-- start Document passage --
Search experiment. The project is different from the preceding publications as digital publishing forms of visual communication, page navigation and content formats are not as conventionalized as in printed or web publications. Therefore, every new digital publishing project involves search for new approaches which are still to be tested.

Experiment format: pilot issue. We have produced two digital publications that can be continued with more follow up issues by new cohorts of students.

Experiment status: self-initiated educational projects. Original ideas as well as production for both publications came from self-organized student groups. Both publications were produced as course projects.

Many of the experiments' results are still being updated: the number of App Store downloads, user geography, the influence of project media coverage on the number of users, interdependence of publication themes, scope and its popularity among other digital publications. The applications keep receiving new user rankings and reviews via purpose-built Apple services.

One of the most interesting questions the authors asked themselves before the projects were started was: to what extent are students with minimal knowledge in digital publishing able to create a digital publication? Obviously, this question could only be answered after the projects were completed. Judging from our experience, the semester-long course entitled Multimedia Publications Design with its 36 class hours is too short to give students comprehensive knowledge on theories of and practical tools for the development of digital publications. The projects in question were carried out outside of the standard curriculum and clearly demonstrated that it is during the development of a comprehensive publishing project that a great deal of practical skills is learned. One of the reasons for this is students' focus on the end product that will engage a wide audience instead of merely being graded by a class instructor.

Another important challenge that the teams faced during the projects was the fact that producing a digital publication involves an immense amount of theoretical knowledge combined with practical mastery of programming tools. Digital publications are perhaps the most challenging type of student project as they require experience in almost every subfield of journalism and publishing:

- publication modeling;

- printed publication design and layout setting;

- typography and lettering;

- writing, editing and proofreading;

- visual journalism: information graphics and photojournalism;

- video and audio editing;

- animation;

- web design and programming to support interactivity.

To be sure, many issues had to be addressed as they arose and new software had to be tested, mastered and explained on the go to ensure the successful completion of the experiment. As over 80 % [20] of all digital publications were created with Adobe Digital Publishing Suite, we strove to use the industry standard in order to make the skills the students acquire as relevant as possible for their future employment on the media market.
-- end Document passage --
-- start Material supplied --
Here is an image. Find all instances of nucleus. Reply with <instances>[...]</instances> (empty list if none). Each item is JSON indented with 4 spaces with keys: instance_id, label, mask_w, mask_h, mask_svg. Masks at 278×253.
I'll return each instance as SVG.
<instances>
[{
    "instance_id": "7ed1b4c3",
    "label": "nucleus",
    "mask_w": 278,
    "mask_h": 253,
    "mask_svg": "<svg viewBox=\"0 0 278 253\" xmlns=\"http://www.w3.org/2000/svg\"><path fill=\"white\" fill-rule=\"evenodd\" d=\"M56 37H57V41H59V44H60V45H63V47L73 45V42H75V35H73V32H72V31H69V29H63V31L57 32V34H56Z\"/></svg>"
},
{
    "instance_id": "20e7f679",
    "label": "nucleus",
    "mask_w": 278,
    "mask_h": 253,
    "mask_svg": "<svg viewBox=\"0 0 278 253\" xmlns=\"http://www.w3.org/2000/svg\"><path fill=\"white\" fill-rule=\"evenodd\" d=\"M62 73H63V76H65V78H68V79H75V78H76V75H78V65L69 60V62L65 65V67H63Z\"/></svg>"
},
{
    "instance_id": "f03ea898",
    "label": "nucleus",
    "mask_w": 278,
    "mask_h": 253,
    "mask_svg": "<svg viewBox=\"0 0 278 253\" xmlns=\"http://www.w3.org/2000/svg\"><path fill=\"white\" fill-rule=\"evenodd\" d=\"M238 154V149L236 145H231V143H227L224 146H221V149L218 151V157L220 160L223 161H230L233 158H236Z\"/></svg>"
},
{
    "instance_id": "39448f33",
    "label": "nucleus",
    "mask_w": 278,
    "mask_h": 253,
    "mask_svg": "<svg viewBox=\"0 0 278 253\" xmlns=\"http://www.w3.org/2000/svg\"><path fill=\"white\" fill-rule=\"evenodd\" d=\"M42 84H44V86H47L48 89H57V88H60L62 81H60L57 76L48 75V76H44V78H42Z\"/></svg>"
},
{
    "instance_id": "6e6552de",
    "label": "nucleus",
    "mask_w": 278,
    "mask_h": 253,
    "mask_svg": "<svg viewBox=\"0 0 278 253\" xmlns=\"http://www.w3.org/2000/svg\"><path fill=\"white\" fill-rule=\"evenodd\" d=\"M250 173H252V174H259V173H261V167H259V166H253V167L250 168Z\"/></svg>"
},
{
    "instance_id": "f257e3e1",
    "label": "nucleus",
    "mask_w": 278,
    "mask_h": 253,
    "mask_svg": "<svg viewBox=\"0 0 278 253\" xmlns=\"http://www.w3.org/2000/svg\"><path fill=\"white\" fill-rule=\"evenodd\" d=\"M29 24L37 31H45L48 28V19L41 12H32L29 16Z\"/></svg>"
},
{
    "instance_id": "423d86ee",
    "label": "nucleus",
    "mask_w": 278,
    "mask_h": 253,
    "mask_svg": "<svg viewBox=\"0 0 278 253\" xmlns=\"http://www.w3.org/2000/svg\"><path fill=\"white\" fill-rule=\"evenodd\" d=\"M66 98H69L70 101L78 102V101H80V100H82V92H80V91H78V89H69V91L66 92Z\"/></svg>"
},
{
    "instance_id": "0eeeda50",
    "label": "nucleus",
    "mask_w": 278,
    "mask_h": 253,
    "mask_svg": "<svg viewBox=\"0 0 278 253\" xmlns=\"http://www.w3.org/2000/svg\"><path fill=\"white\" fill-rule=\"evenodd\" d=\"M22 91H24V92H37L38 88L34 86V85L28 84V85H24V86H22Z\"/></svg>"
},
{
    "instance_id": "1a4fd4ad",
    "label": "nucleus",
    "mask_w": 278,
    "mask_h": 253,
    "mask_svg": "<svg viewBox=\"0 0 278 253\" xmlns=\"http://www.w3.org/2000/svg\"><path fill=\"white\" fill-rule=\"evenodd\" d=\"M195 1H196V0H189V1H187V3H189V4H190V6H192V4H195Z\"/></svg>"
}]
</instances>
-- end Material supplied --
Condense the paragraph beginning "One of the most interesting questions" from the passage on student digital publishing projects into a short bulleted list that keeps its main facts.

- Before the projects began, the authors asked how far students with minimal knowledge of digital publishing could create a digital publication. This could be answered only once the projects were completed.
- In the authors' experience, the semester-long course Multimedia Publications Design, with 36 class hours, is too short to give students comprehensive knowledge of the theories and practical tools for developing digital publications.
- The projects were carried out outside the standard curriculum. They showed that much practical skill is learned while developing a comprehensive publishing project.
- One reason is that students focus on an end product that will engage a wide audience, not one that is merely graded by a class instructor.